Stored entries
*-*-*
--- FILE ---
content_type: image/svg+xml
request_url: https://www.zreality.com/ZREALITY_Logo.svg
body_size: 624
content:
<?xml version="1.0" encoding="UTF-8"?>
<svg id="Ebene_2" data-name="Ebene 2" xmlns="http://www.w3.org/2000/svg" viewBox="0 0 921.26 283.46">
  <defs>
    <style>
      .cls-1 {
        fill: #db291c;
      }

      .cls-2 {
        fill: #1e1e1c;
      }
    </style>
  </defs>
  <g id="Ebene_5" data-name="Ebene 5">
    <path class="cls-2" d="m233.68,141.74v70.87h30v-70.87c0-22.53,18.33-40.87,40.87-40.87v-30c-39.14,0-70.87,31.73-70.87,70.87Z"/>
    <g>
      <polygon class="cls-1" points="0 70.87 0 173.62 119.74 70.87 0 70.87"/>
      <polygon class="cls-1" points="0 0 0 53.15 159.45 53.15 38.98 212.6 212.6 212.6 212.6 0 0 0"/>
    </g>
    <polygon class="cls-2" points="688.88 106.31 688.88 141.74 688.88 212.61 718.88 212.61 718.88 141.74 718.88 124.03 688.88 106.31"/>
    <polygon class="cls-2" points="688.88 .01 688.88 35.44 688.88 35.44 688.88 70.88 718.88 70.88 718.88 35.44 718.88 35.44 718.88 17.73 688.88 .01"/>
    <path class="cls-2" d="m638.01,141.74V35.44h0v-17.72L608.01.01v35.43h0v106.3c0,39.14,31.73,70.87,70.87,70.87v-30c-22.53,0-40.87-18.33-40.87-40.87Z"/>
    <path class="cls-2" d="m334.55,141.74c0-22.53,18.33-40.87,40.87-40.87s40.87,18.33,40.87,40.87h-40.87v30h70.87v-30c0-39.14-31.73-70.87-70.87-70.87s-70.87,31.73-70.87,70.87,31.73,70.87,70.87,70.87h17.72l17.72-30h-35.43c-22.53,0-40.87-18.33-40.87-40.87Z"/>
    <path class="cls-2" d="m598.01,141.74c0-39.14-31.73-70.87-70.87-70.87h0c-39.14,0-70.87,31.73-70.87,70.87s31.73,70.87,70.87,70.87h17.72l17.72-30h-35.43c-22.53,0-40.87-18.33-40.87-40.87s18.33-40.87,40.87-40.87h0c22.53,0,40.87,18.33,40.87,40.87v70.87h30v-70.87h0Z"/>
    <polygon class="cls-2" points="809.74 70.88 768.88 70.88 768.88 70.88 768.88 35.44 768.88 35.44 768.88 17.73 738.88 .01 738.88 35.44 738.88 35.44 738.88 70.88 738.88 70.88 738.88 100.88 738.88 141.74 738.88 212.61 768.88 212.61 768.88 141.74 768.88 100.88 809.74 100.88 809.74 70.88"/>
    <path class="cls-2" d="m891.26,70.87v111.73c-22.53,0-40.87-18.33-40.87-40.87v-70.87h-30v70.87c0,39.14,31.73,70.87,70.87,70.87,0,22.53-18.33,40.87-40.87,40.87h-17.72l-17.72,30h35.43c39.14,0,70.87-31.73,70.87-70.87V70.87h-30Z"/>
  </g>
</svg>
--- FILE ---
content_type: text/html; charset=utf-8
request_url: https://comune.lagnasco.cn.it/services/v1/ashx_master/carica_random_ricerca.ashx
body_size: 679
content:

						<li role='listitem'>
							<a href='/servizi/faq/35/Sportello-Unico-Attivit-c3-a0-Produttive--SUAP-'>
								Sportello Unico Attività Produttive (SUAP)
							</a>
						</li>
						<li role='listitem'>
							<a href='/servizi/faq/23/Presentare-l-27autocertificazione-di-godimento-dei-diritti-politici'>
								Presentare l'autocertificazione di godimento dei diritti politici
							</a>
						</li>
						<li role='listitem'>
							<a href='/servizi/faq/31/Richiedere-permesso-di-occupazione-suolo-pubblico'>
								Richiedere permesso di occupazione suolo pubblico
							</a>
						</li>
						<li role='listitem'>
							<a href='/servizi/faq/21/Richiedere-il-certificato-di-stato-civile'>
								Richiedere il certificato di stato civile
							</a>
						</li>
*-*-*
§ Instructions for the task
Go through the entries above and count the lines holding the word "SUAP"; write nothing but the number.

§ Finished exercise
2